Scene question records
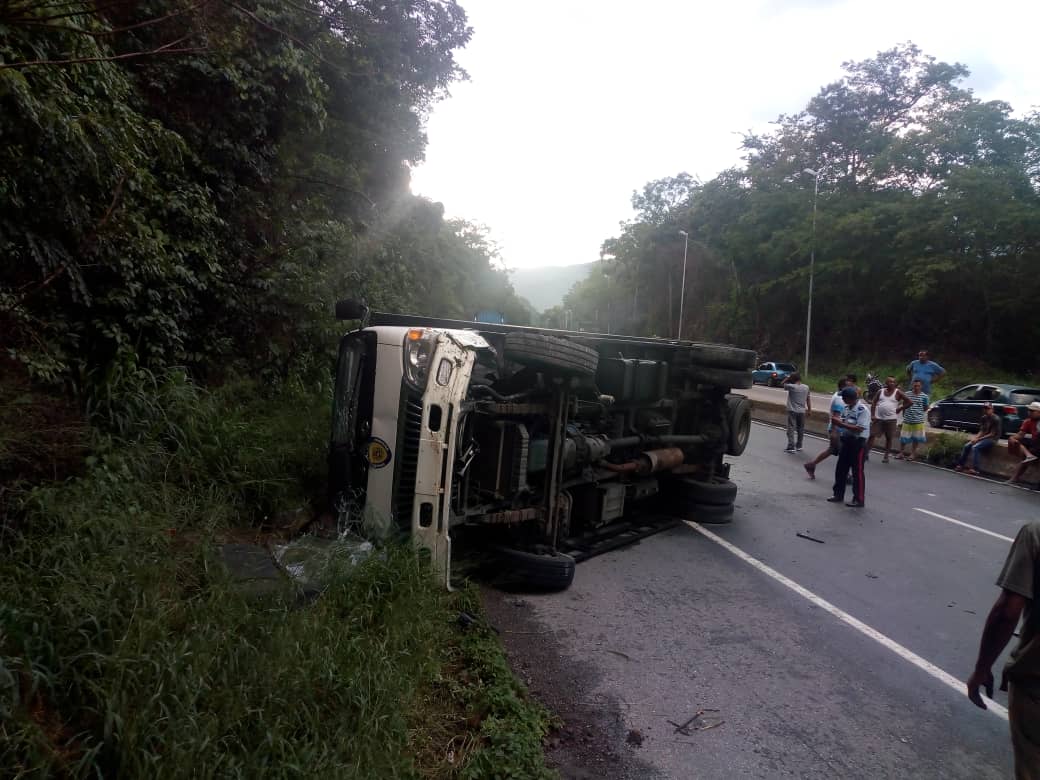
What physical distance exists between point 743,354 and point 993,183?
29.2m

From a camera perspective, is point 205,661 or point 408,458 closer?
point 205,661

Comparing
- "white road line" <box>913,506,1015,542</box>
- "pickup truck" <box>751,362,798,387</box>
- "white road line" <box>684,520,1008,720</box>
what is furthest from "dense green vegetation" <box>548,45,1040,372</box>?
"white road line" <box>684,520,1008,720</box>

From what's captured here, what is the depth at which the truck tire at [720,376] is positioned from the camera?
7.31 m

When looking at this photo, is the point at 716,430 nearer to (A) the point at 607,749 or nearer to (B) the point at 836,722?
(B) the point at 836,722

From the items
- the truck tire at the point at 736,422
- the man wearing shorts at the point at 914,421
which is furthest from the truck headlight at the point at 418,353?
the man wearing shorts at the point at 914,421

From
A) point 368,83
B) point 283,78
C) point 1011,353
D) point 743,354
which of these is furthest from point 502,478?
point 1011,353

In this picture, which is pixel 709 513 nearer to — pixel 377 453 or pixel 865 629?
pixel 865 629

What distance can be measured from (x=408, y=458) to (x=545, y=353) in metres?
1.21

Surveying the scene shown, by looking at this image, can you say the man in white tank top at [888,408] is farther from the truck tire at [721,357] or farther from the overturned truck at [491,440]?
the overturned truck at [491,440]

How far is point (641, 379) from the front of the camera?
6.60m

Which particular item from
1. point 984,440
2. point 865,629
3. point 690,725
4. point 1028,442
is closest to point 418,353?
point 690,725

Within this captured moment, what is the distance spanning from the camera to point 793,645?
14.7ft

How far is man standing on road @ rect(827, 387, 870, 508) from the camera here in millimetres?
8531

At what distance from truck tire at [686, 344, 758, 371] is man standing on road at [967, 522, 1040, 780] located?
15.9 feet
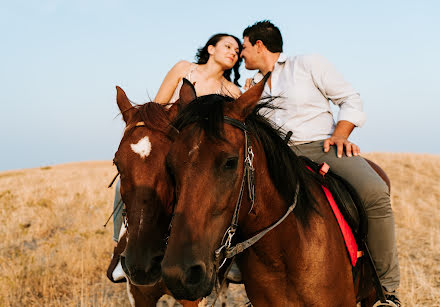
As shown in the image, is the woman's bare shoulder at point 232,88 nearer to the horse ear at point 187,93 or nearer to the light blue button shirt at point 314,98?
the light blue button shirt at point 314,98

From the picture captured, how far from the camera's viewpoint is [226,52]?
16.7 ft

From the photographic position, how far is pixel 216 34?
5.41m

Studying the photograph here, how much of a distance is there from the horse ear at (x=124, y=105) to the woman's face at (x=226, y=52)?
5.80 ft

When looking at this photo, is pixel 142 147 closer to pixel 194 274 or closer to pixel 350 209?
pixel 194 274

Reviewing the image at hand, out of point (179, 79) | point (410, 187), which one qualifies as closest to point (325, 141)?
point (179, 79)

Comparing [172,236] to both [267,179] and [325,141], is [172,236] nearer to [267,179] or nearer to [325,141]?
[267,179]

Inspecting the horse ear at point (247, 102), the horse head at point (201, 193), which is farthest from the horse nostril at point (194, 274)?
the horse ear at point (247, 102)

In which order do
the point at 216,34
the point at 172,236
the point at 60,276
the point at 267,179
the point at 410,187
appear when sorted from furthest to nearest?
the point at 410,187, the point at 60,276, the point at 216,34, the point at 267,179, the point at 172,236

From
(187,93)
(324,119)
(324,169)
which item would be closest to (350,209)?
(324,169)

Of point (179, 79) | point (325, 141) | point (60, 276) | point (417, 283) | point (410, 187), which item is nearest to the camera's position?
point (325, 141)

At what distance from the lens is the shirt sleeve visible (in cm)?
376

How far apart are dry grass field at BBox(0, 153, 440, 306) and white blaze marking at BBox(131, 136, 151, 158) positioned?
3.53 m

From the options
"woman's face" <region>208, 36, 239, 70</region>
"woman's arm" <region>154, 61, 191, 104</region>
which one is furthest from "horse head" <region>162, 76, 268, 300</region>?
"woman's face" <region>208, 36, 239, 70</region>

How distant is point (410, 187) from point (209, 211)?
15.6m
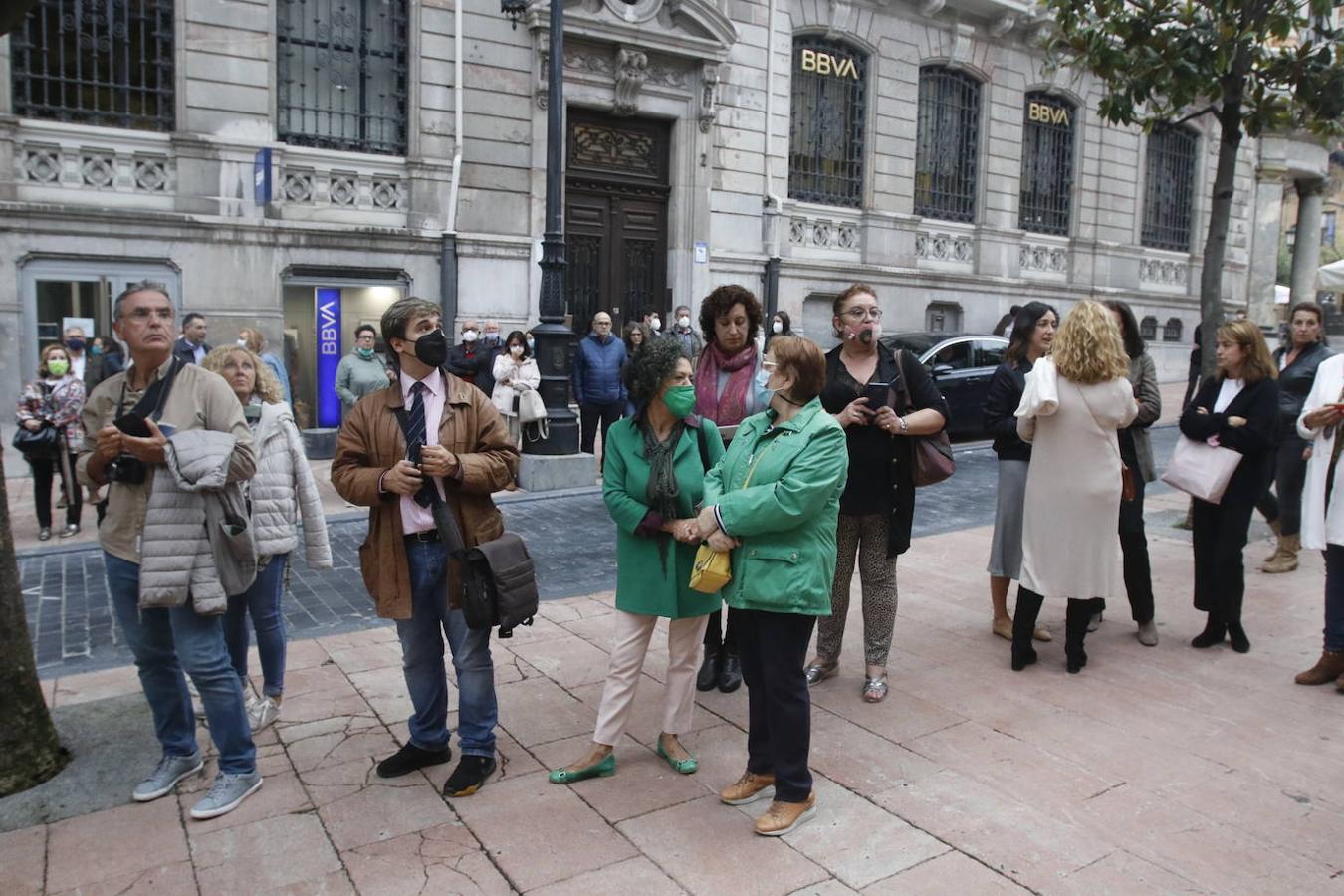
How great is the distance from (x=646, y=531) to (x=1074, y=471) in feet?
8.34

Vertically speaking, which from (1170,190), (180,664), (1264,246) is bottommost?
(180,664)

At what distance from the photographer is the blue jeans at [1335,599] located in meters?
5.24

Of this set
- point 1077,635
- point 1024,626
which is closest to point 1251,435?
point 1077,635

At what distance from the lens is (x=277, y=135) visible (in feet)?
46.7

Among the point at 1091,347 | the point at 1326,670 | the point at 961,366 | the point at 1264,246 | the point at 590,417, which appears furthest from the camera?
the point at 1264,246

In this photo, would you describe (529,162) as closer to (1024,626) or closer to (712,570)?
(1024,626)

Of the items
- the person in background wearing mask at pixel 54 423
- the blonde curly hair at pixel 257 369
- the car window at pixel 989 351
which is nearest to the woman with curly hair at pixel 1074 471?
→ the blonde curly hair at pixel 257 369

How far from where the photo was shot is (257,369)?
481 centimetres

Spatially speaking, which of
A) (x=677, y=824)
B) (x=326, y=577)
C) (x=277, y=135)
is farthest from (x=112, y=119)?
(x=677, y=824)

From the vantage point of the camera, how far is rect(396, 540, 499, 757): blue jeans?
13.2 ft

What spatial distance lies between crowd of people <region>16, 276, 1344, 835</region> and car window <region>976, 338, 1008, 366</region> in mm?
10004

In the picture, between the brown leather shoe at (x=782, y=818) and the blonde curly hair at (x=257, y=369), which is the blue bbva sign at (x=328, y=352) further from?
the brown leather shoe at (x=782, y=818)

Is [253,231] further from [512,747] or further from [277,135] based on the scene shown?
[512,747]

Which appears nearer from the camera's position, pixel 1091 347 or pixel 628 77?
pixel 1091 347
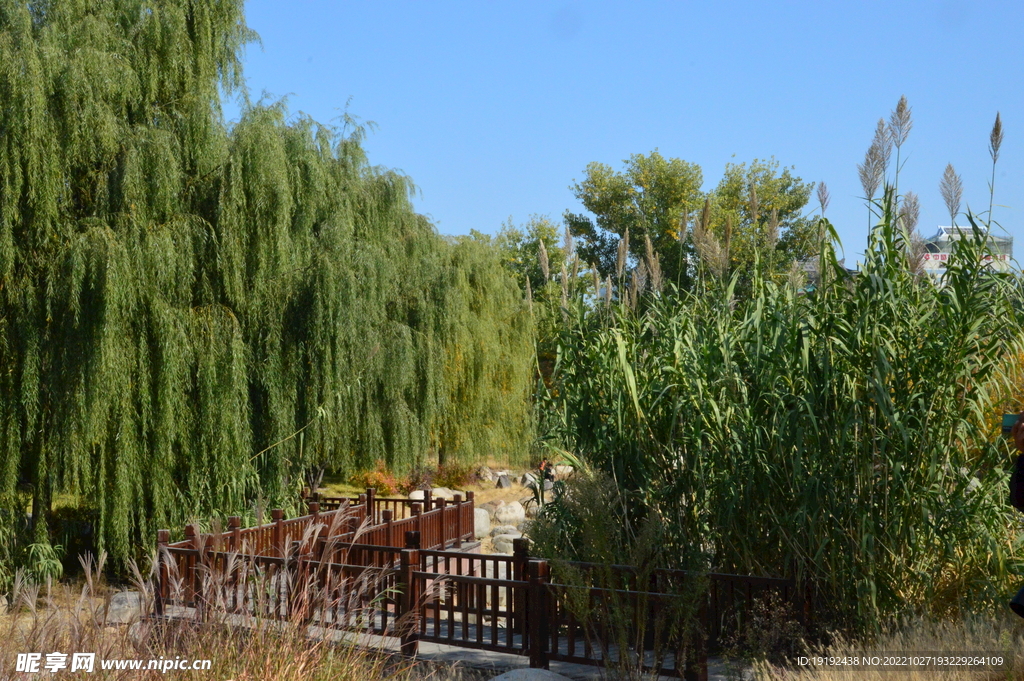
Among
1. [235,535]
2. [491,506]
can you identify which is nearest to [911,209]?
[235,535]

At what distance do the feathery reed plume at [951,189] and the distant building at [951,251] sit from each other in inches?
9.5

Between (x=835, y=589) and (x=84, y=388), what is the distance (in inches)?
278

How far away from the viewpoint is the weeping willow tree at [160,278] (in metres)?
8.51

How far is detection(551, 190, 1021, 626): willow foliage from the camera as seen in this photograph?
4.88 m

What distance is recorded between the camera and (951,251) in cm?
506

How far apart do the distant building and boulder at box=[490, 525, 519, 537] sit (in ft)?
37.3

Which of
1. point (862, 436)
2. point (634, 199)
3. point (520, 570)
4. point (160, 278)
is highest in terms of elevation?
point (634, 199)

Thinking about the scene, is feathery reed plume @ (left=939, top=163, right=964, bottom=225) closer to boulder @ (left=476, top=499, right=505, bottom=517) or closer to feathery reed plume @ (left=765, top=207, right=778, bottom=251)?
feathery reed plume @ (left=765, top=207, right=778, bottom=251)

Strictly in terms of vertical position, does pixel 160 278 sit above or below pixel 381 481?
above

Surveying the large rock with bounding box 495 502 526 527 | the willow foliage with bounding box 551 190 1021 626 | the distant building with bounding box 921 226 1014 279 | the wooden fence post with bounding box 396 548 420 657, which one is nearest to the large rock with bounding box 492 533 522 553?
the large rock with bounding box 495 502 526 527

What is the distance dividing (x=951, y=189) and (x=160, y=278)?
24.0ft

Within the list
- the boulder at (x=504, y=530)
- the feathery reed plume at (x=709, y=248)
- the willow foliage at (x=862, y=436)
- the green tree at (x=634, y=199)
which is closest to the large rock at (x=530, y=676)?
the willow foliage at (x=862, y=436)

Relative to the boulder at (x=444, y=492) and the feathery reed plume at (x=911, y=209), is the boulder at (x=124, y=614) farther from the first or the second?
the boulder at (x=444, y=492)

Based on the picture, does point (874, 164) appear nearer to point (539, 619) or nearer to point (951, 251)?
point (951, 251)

- _DIRECTIONS FOR THIS TASK_
Reproduce all of the material with "camera" switched to "observer" wherever it occurs, leaving everything else unchanged. Omit the pictures from your reproduction.

- _FINISHED TASK_
What physical distance exists between point 743,354 and point 993,183?
29.2m

From a observer perspective, is point 205,661 or point 408,458 closer?
point 205,661

Comparing
- "white road line" <box>913,506,1015,542</box>
- "pickup truck" <box>751,362,798,387</box>
- "white road line" <box>684,520,1008,720</box>
what is furthest from "dense green vegetation" <box>548,45,1040,372</box>?
"white road line" <box>684,520,1008,720</box>

From what's captured here, what is the depth at which the truck tire at [720,376] is positioned from the observer?
7.31 m

When looking at this photo, is the point at 716,430 nearer to (A) the point at 607,749 or nearer to (B) the point at 836,722?
(B) the point at 836,722

From the items
- the truck tire at the point at 736,422
- the man wearing shorts at the point at 914,421
which is furthest from the truck headlight at the point at 418,353?
the man wearing shorts at the point at 914,421

From
A) point 368,83
B) point 283,78
C) point 1011,353
D) point 743,354
which of these is furthest from point 502,478?
point 1011,353

In this picture, which is pixel 709 513 nearer to — pixel 377 453 or pixel 865 629?
pixel 865 629

What distance can be measured from (x=408, y=458) to (x=545, y=353) in metres?
1.21

Surveying the scene shown, by looking at this image, can you say the man in white tank top at [888,408] is farther from the truck tire at [721,357] or farther from the overturned truck at [491,440]?
the overturned truck at [491,440]

How far is point (641, 379) from the front of the observer?
6.60m

Which particular item from
1. point 984,440
2. point 865,629
3. point 690,725
4. point 1028,442
is closest to point 418,353?
point 690,725

Within this captured moment, what is the distance spanning from the observer to point 793,645?
14.7ft

How far is man standing on road @ rect(827, 387, 870, 508) from the observer here in millimetres?
8531

At what distance from truck tire at [686, 344, 758, 371] is man standing on road at [967, 522, 1040, 780] located?
15.9 feet
As shown in the image, is the woman's bare shoulder at point 232,88 nearer to the horse ear at point 187,93 or nearer to the light blue button shirt at point 314,98?
the light blue button shirt at point 314,98

From the picture captured, how far from the observer's viewpoint is [226,52]?
16.7 ft

From the photographic position, how far is pixel 216 34?
5.41m

Studying the photograph here, how much of a distance is there from the horse ear at (x=124, y=105) to the woman's face at (x=226, y=52)?
5.80 ft

When looking at this photo, is pixel 142 147 closer to pixel 194 274 or closer to pixel 350 209?
pixel 194 274

Reviewing the image at hand, out of point (179, 79) | point (410, 187), which one qualifies as closest to point (325, 141)?
point (179, 79)

Comparing [172,236] to both [267,179] and [325,141], is [172,236] nearer to [267,179] or nearer to [325,141]?
[267,179]

Inspecting the horse ear at point (247, 102), the horse head at point (201, 193), which is farthest from the horse nostril at point (194, 274)?
the horse ear at point (247, 102)

In which order do
the point at 216,34
the point at 172,236
the point at 60,276
the point at 267,179
the point at 410,187
appear when sorted from furthest to nearest?
the point at 410,187, the point at 60,276, the point at 216,34, the point at 267,179, the point at 172,236

From
(187,93)
(324,119)
(324,169)
which item would be closest to (350,209)?
(324,169)

Of point (179, 79) | point (325, 141) | point (60, 276) | point (417, 283) | point (410, 187), which item is nearest to the observer's position?
point (325, 141)

At what distance from the lens is the shirt sleeve visible (in cm)?
376

How far apart are dry grass field at BBox(0, 153, 440, 306) and white blaze marking at BBox(131, 136, 151, 158) positioned?
3.53 m

From the options
"woman's face" <region>208, 36, 239, 70</region>
"woman's arm" <region>154, 61, 191, 104</region>
which one is furthest from "horse head" <region>162, 76, 268, 300</region>?
"woman's face" <region>208, 36, 239, 70</region>

How distant is point (410, 187) from point (209, 211)?
15.6m
How great is the distance from (x=646, y=531) to (x=1074, y=471) in feet?
8.34

Vertically speaking, which from (1170,190), (180,664), (1264,246) is bottommost?
(180,664)

At what distance from the photographer is the blue jeans at [1335,599] located in meters?
5.24

Of this set
- point 1077,635
- point 1024,626
which is closest to point 1251,435?
point 1077,635

At what distance from the lens is (x=277, y=135) visible (in feet)?
46.7

Among the point at 1091,347 | the point at 1326,670 | the point at 961,366 | the point at 1264,246 | the point at 590,417, which appears furthest from the observer?
the point at 1264,246

In this photo, would you describe (529,162) as closer to (1024,626) or closer to (712,570)?
(1024,626)

Of the items
- the person in background wearing mask at pixel 54 423
- the blonde curly hair at pixel 257 369
- the car window at pixel 989 351
which is nearest to the woman with curly hair at pixel 1074 471?
→ the blonde curly hair at pixel 257 369

How far from where the photo was shot is (257,369)?
481 centimetres

Spatially speaking, which of
A) (x=677, y=824)
B) (x=326, y=577)
C) (x=277, y=135)
is farthest from (x=112, y=119)?
(x=677, y=824)

From the vantage point of the observer, how far is rect(396, 540, 499, 757): blue jeans?
13.2 ft

What spatial distance lies between crowd of people <region>16, 276, 1344, 835</region> and car window <region>976, 338, 1008, 366</region> in mm?
10004

In the picture, between the brown leather shoe at (x=782, y=818) and the blonde curly hair at (x=257, y=369), which is the blue bbva sign at (x=328, y=352) further from?
the brown leather shoe at (x=782, y=818)

Is [253,231] further from [512,747] or further from [277,135] based on the scene shown?
[512,747]

Which appears nearer from the observer's position, pixel 1091 347 or pixel 628 77?
pixel 1091 347
Among
1. [235,535]
2. [491,506]
can you identify which is nearest to [911,209]?
[235,535]

At what distance do the feathery reed plume at [951,189] and the distant building at [951,251] sit from each other in inches?
9.5

Between (x=835, y=589) and (x=84, y=388), what is the distance (in inches)?
278

How far away from the viewpoint is the weeping willow tree at [160,278] (in metres)?
8.51

How far is detection(551, 190, 1021, 626): willow foliage from the observer as seen in this photograph?
4.88 m

What distance is recorded between the observer and (951,251) in cm?
506

How far apart do the distant building and boulder at box=[490, 525, 519, 537] sit (in ft)?
37.3

Which of
1. point (862, 436)
2. point (634, 199)
3. point (520, 570)
4. point (160, 278)
is highest in terms of elevation?
point (634, 199)

Thinking about the scene, is feathery reed plume @ (left=939, top=163, right=964, bottom=225) closer to boulder @ (left=476, top=499, right=505, bottom=517) or closer to feathery reed plume @ (left=765, top=207, right=778, bottom=251)?
feathery reed plume @ (left=765, top=207, right=778, bottom=251)

Strictly in terms of vertical position, does pixel 160 278 sit above or below pixel 381 481?
above

Surveying the large rock with bounding box 495 502 526 527 | the willow foliage with bounding box 551 190 1021 626 | the distant building with bounding box 921 226 1014 279 | the wooden fence post with bounding box 396 548 420 657, which one is nearest to the large rock with bounding box 492 533 522 553?
the large rock with bounding box 495 502 526 527

What is the distance dividing (x=951, y=189) and (x=160, y=278)?
24.0ft

Within the list
- the boulder at (x=504, y=530)
- the feathery reed plume at (x=709, y=248)
- the willow foliage at (x=862, y=436)
- the green tree at (x=634, y=199)
which is closest to the large rock at (x=530, y=676)?
the willow foliage at (x=862, y=436)

Relative to the boulder at (x=444, y=492) and the feathery reed plume at (x=911, y=209), is the boulder at (x=124, y=614) farther from the first or the second?
the boulder at (x=444, y=492)

Based on the picture, does point (874, 164) appear nearer to point (539, 619) or nearer to point (951, 251)?
point (951, 251)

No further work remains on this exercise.